The last three decades, he notes, "have witnessed the creation and the bursting of the biggest bubble in financial history". Put very simply, we in the West have been living way beyond our means. And payback time is long overdue.
The chances are – if ever we were shown the true figures rather than government-doctored ones – we'd realise to our horror that we've experienced no meaningful economic growth since the 1990s. Instead, we've used those low interest rates David Cameron keeps boasting about to expand our national debt to unprecedented levels.
Between 2001-02 and 2009-10, for example, Britain added £5.40 of private and public debt for each £1 of 'growth' in GDP. Between 1998 and 2012, real GDP increased by just £338 bn (30 per cent) whilst debt soared by £1,133 bn (95 per cent).
In the US, at constant (2011) values, consumption increased by $6,500 bn between 1981 and 2011 whilst consumption on Americans' behalf by their government rose by a further $1700. And by how much did the combined output of the manufacturing, construction, agricultural and extractive industries grow in that same period? By a miserly $600 bn. No wonder, then, that in that period American indebtedness soared from $11 trillion to almost $54 trillion.
At the moment, bizarrely and shamefully, about the only people talking about this stuff are Austrian-leaning economists, free market think-tanks and the odd maverick MP such as Douglas Carswell. Yet of all the political issues of our time, it's the one that is going to affect more of us, more severely than any other. And I don't know about you lot, but I've had just about enough of this apathy, ignorance, purblind denialism and culpable dishonesty.
All those environmentalists, for example, telling us that they're acting in the interests of future generations. No they're not – and it's time we stopped letting them get away with pretending otherwise. Every new economy-sapping tax or regulation they introduce, every acre of rainforest or farmland they divert to biofuels, every percentage point of extra cost they add needlessly to the price of energy in their pointless quest for renewables, is like a boot in the face of our children and grandchildren. "No you can't have a job. No you can't have as high a standard of living as recent generations. Yes you will have to endure an era of low growth, increased government meddling in your life, and – quite likely – a period of riots, hyperinflation, possibly even war."

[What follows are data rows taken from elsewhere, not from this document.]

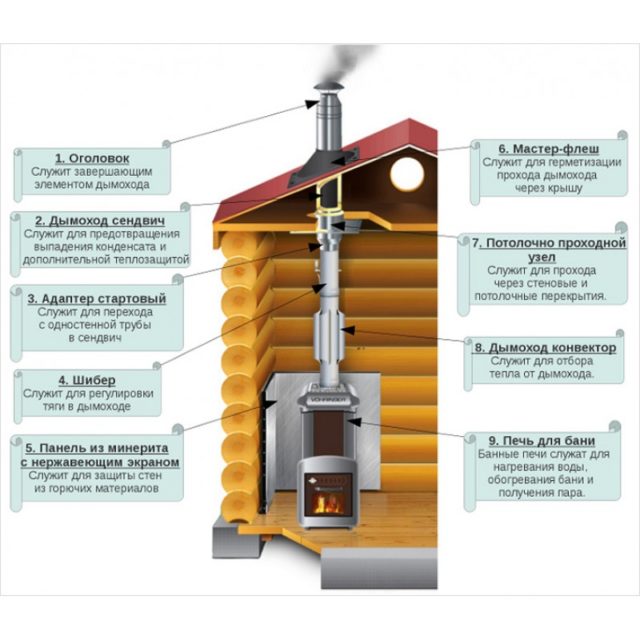 1. Оголовок
Служит завершающим элементом дымохода

2. Дымоход сендвич
Служит для предотвращения выпадения конденсата и дополнительной теплозащитой

3. Адаптер стартовый
Служит для перехода с одностенной трубы в сендвич

4. Шибер
Служит для регулировки тяги в дымоходе

5. Панель из минерита с нержавеющим экраном
Служит для защиты стен из горючих материалов

6. Мастер-флеш
Служит для герметизации прохода дымохода через крышу

7. Потолочно проходной узел
Служит для прохода через стеновые и потолочные перекрытия.

8. Дымоход конвектор
Служит для отбора тепла от дымохода.

9. Печь для бани
Банные печи служат для нагревания воды, обогревания бани и получения пара.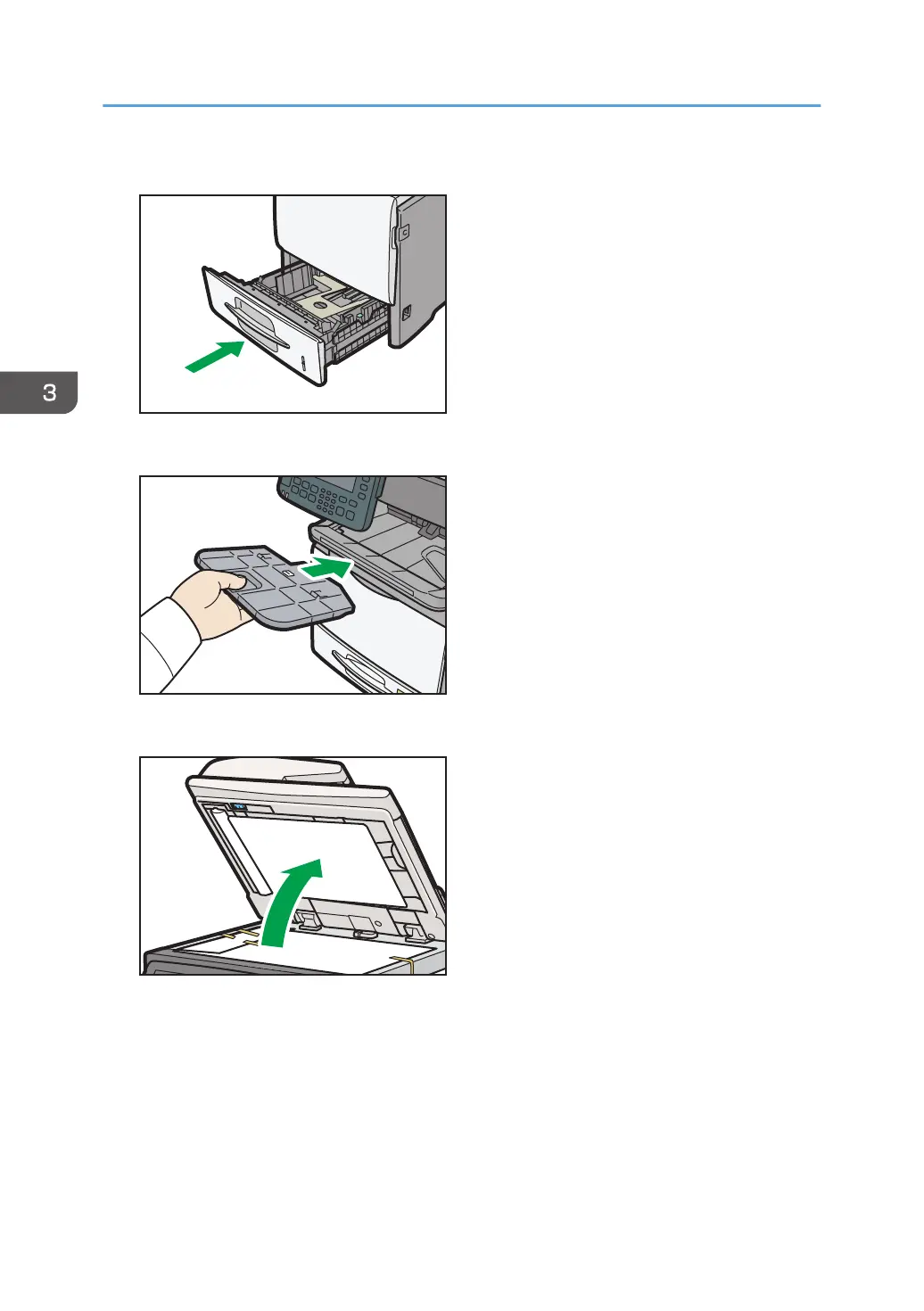 3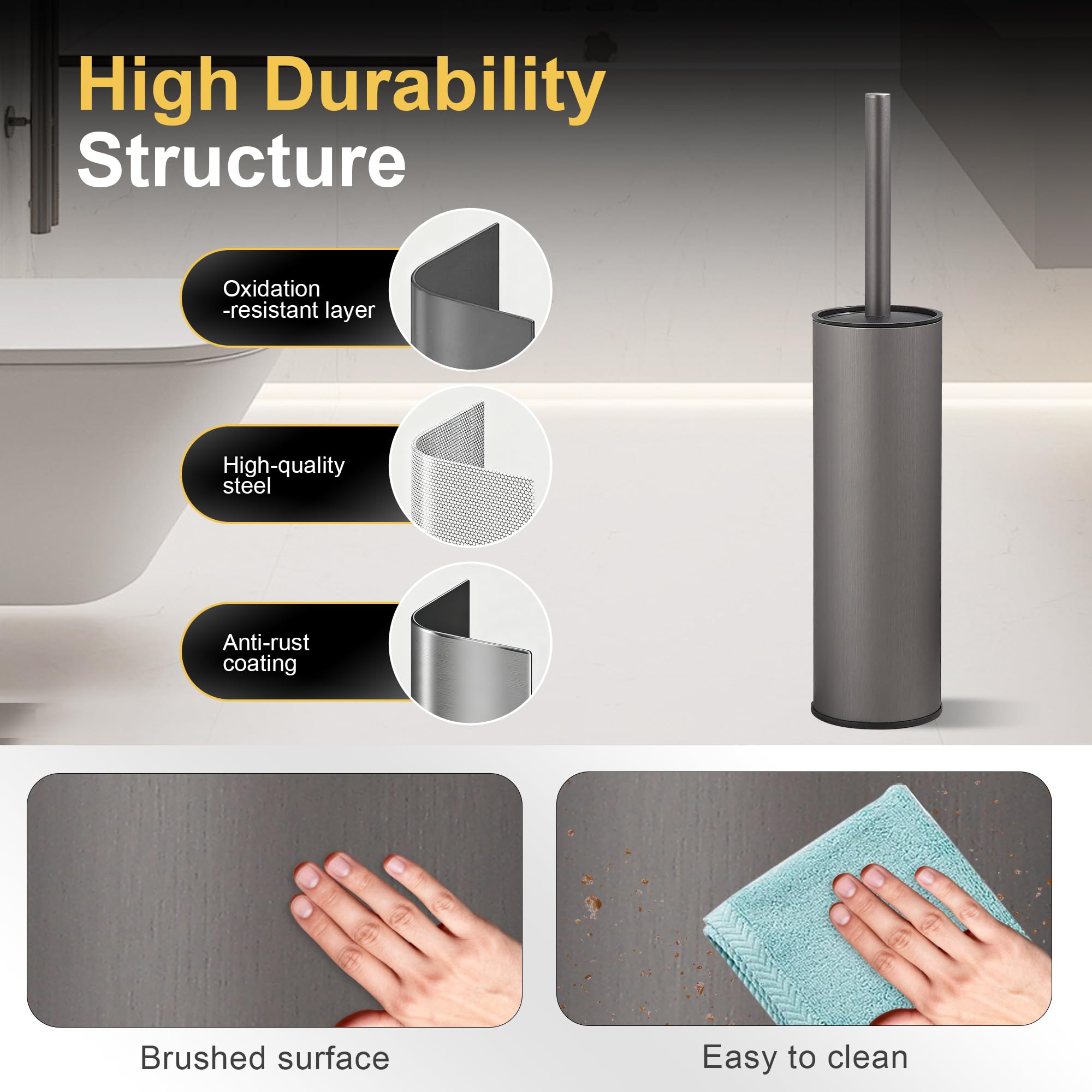 High Durability
Structure

Oxidation -resistant layer

High-quality steel

Anti-rust coating

Brushed surface

Easy to clean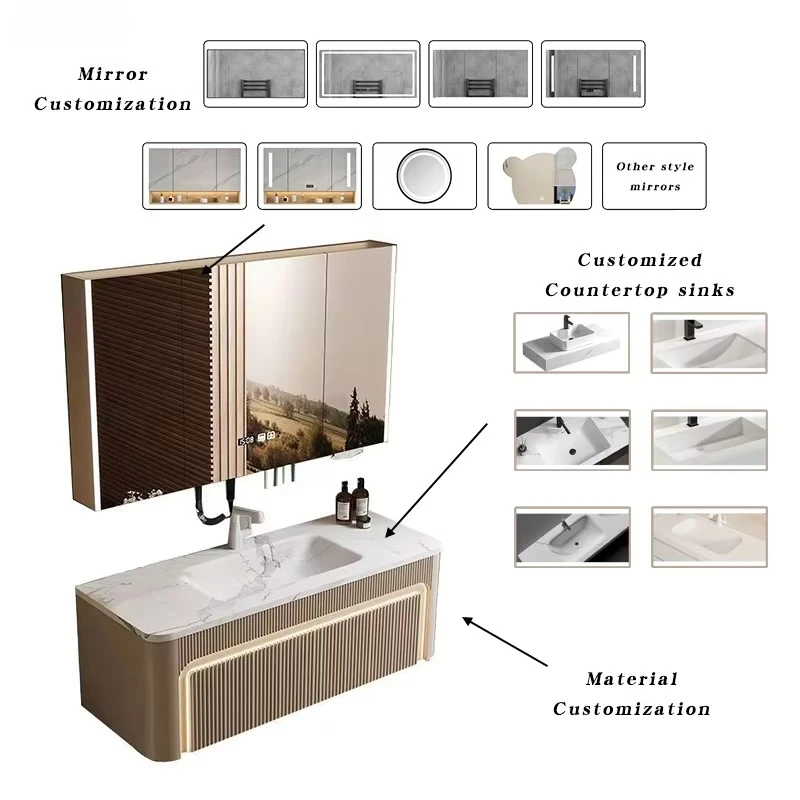 Mirror Customization

Other style mirrors

Customized Countertop sinks

Material Customization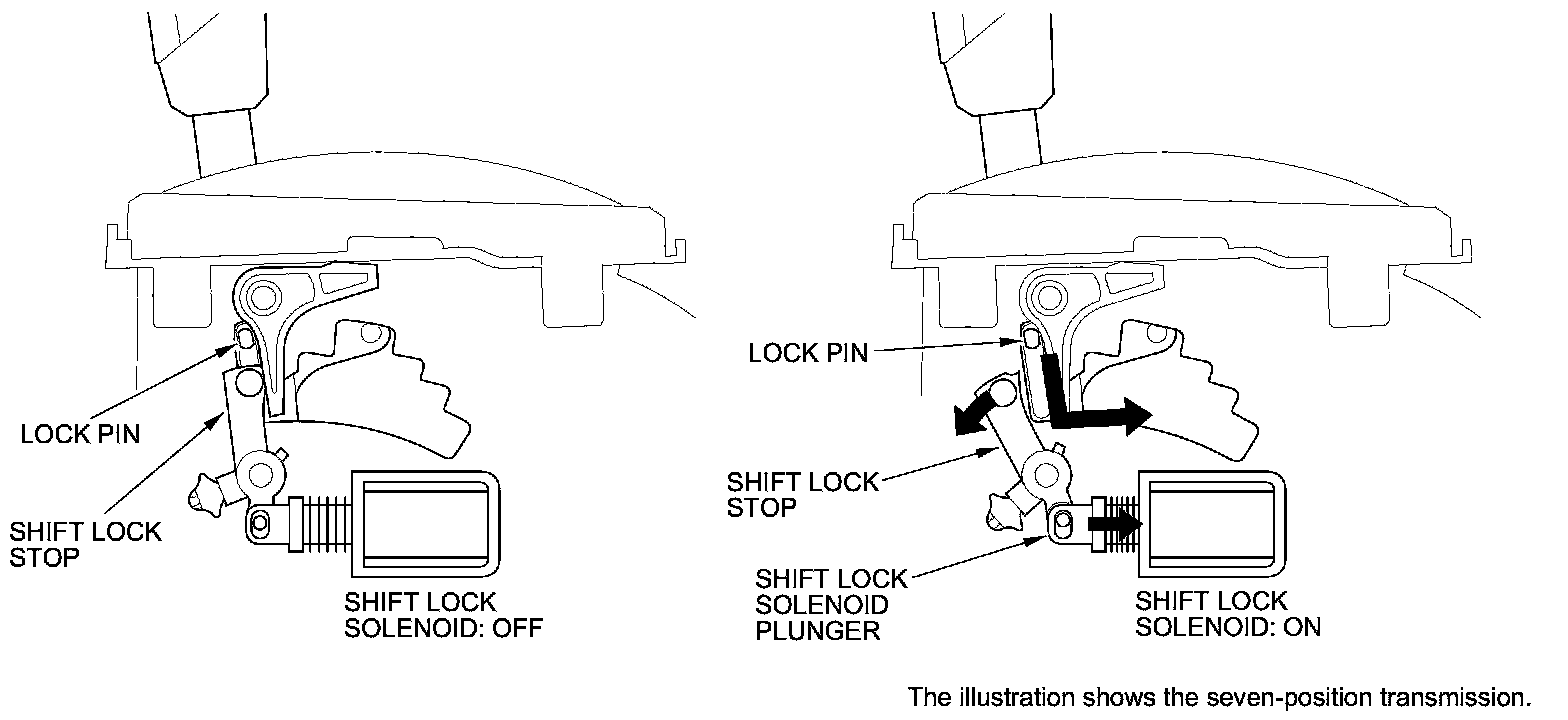 LOCK PIN

SHIFT LOCK STOP

SHIFT LOCK SOLENOID: OFF

LOCK PIN

SHIFT LOCK STOP

SHIFT LOCK SOLENOID PLUNGER

SHIFT LOCK SOLENOID: ON

The illustration shows the seven-position transmission.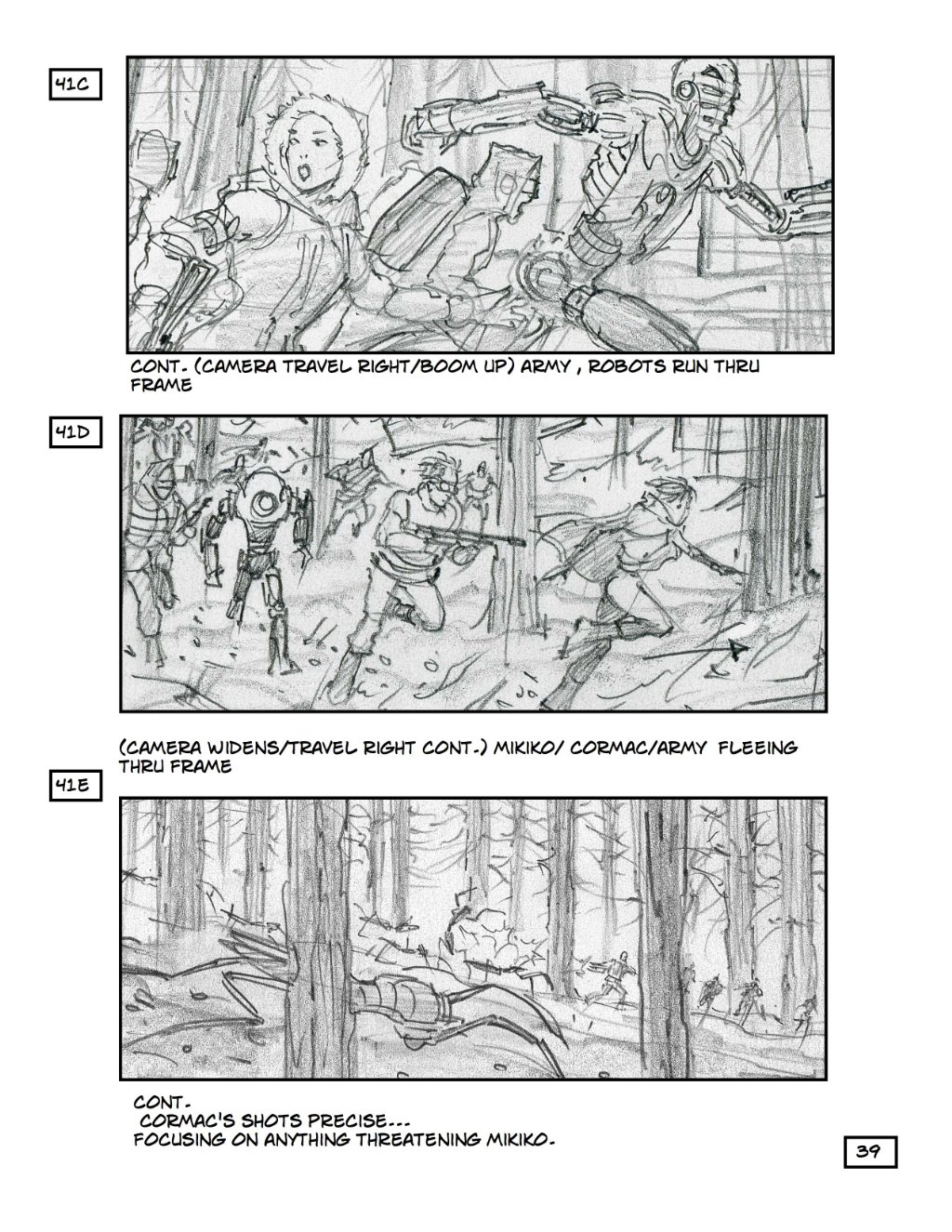 41C

CONT. (CAMERA TRAVEL RIGHT/BOOM UP) ARMY , ROBOTS RUN THRU FRAME

41D

(CAMERA WIDENS/TRAVEL RIGHT CONT.) MIKIKO/ CORMAC/ARMY FLEEING THRU FRAME

41E

CONT.
CORMAC'S SHOTS PRECISE...
FOCUSING ON ANYTHING THREATENING MIKIKO.

39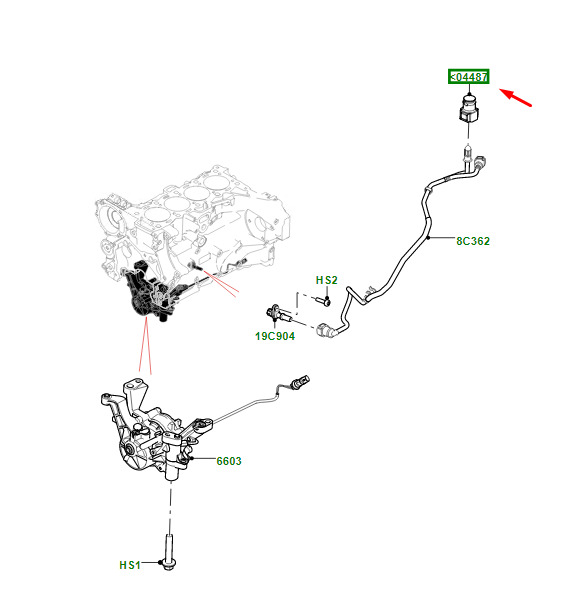 <04487

8C362

HS2

19C904

6603

HS1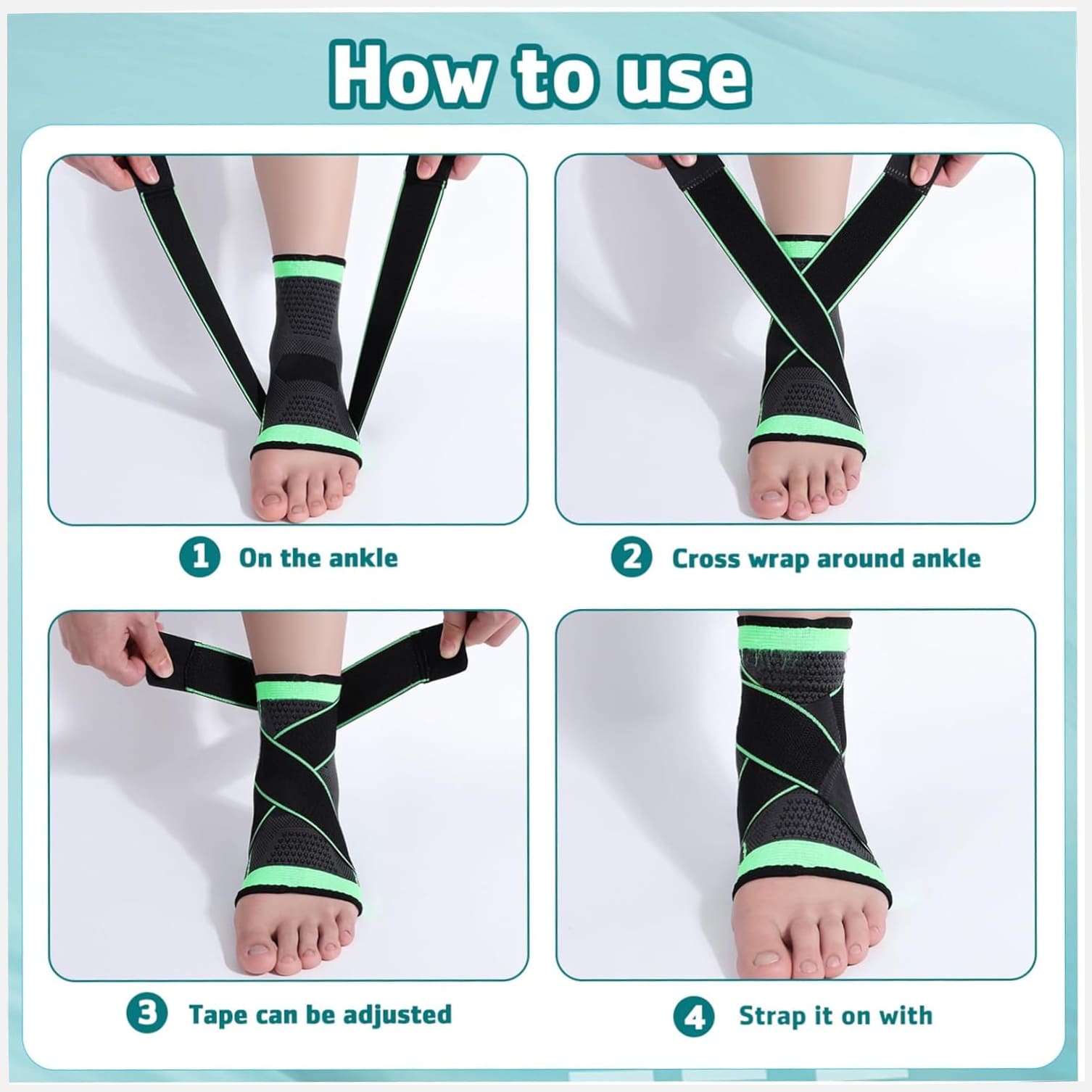 How to use

1 On the ankle

2 Cross wrap around ankle

3 Tape can be adjusted

4 Strap it on with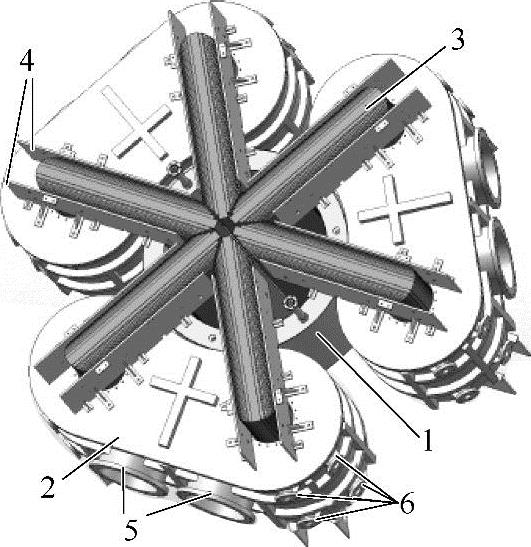 4
3
1
2
5
6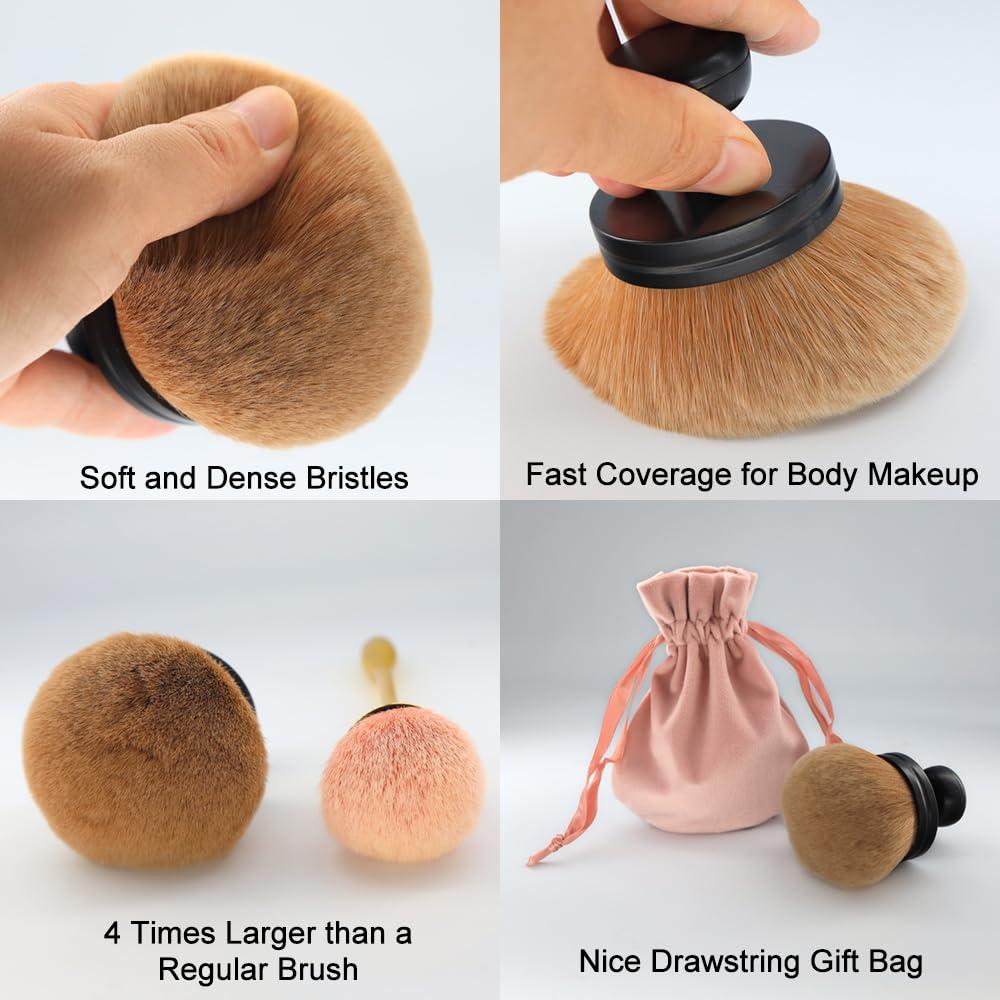 Soft and Dense Bristles

Fast Coverage for Body Makeup

4 Times Larger than a Regular Brush

Nice Drawstring Gift Bag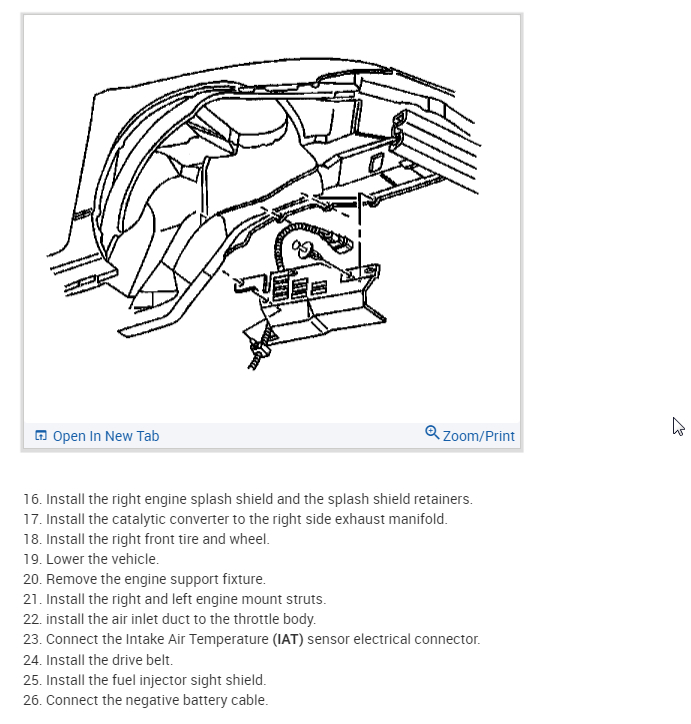 Open In New Tab

Zoom/Print

16. Install the right engine splash shield and the splash shield retainers.
17. Install the catalytic converter to the right side exhaust manifold.
18. Install the right front tire and wheel.
19. Lower the vehicle.
20. Remove the engine support fixture.
21. Install the right and left engine mount struts.
22. install the air inlet duct to the throttle body.
23. Connect the Intake Air Temperature (IAT) sensor electrical connector.
24. Install the drive belt.
25. Install the fuel injector sight shield.
26. Connect the negative battery cable.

The same applies to all the usual anti-freedom, anti-growth, anti-Western-civilisation suspects – the Occupy crowd who seem to think the solution is more of the government intervention that got us into this mess in the first place; the students whining for more free money to fund their mostly worthless degrees; the safety Nazis clamouring for the government to blow more of our tax dollars trying to abolish the natural frailty of the human form. And yes, it applies very much to those vicious, embittered, self-righteous disability rights activists who hounded Philip Hensher for speaking no more than truth.
It's time we lovers of liberty stood up to the fascist bullies who would steal our livelihoods, our freedoms and our right to self determination and self expression. You with me, people? You too, Philip?